▶ WHAT YOU WILL DO
Copy the records below, substituting "catalog" for "catalogue" wherever it occurs and changing nothing else. Leave the pictures out of your copy.
--- START OF SUPPLIED MATERIAL ---
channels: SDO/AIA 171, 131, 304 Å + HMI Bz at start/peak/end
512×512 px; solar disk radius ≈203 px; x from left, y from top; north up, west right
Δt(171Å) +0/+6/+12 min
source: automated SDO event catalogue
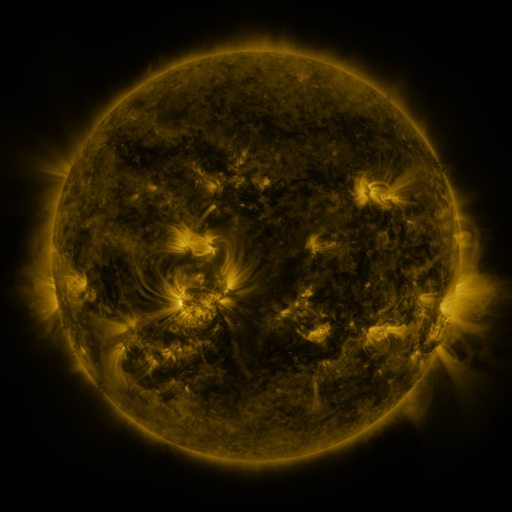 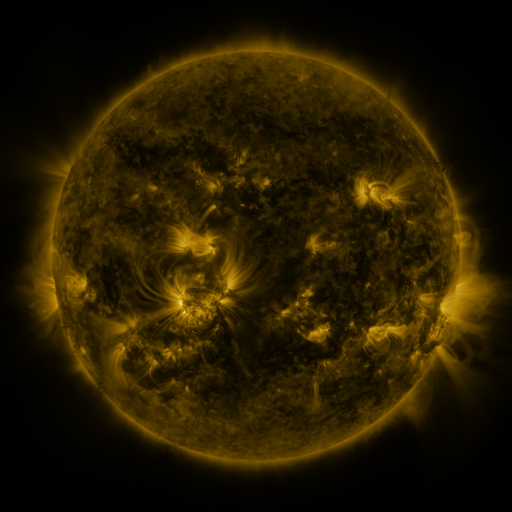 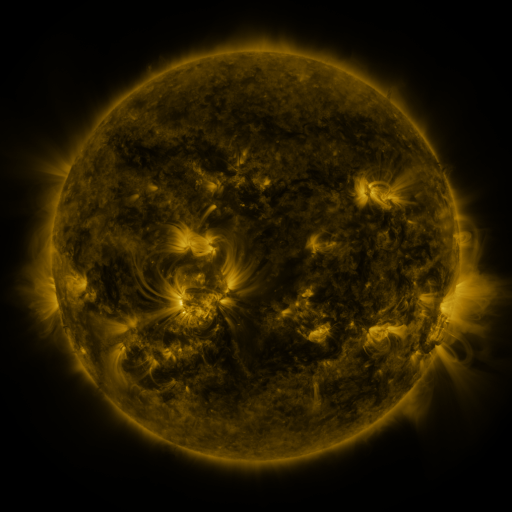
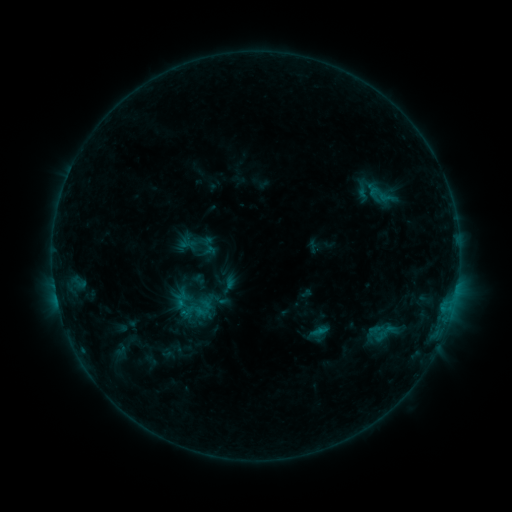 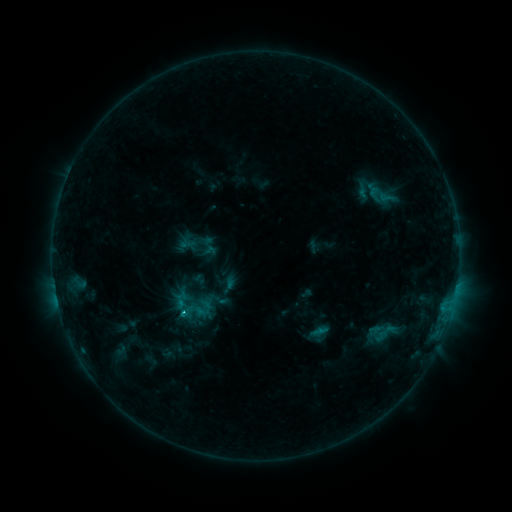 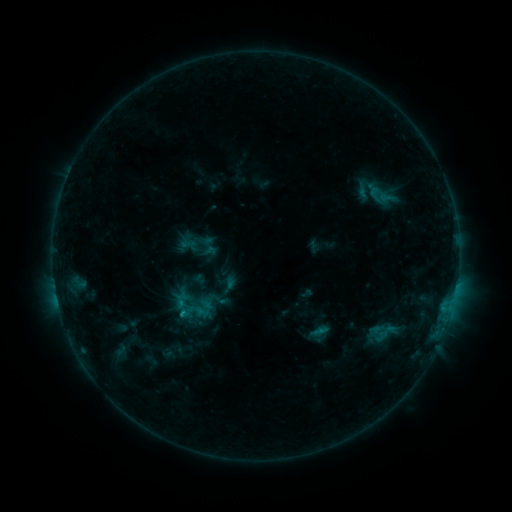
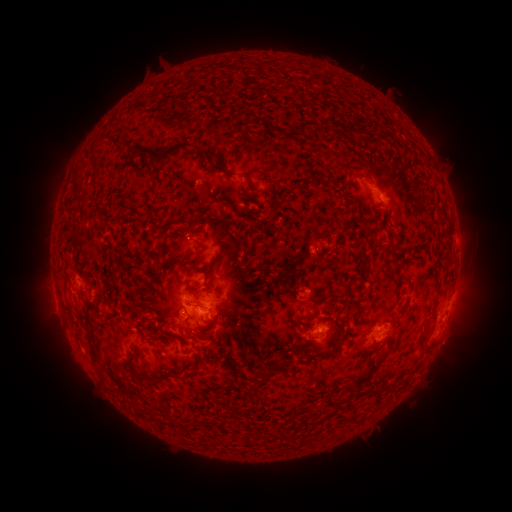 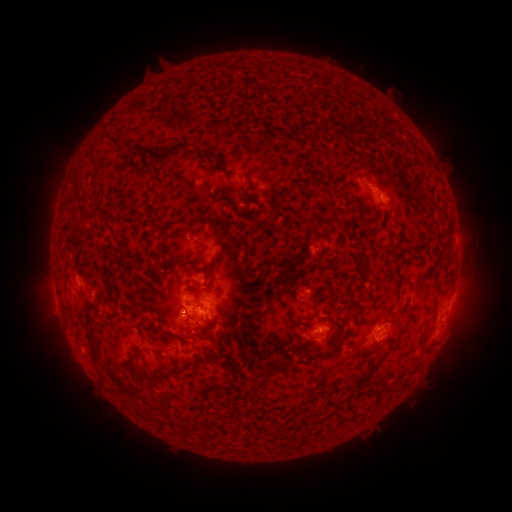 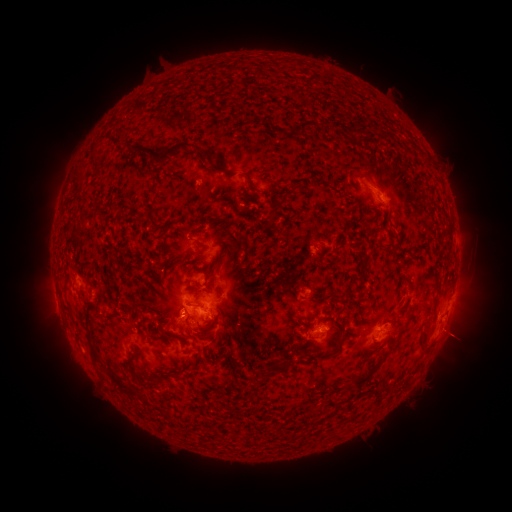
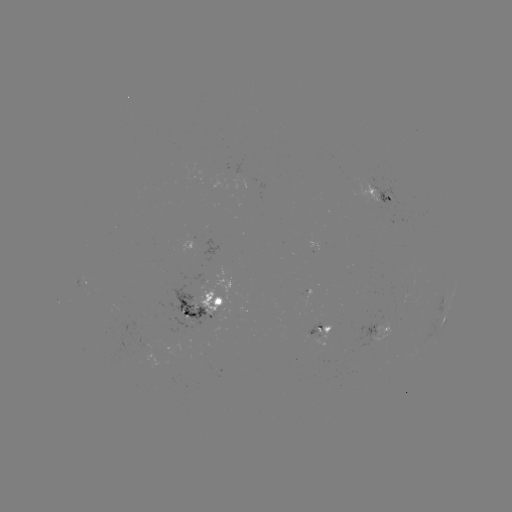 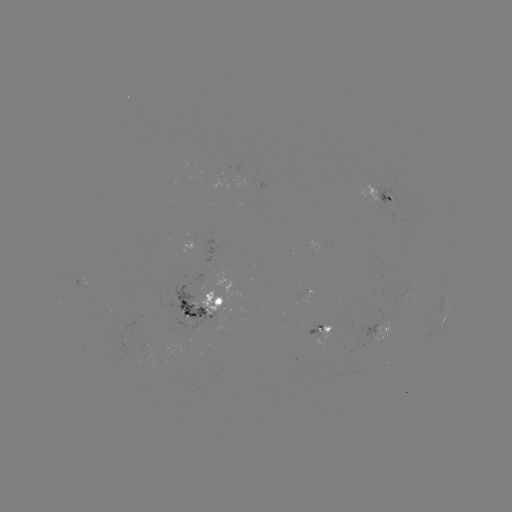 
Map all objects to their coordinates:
--- END OF SUPPLIED MATERIAL ---
▶ EXERCISE RESPONSE
channels: SDO/AIA 171, 131, 304 Å + HMI Bz at start/peak/end
512×512 px; solar disk radius ≈203 px; x from left, y from top; north up, west right
Δt(171Å) +0/+6/+12 min
source: automated SDO event catalog
Map all objects to their coordinates:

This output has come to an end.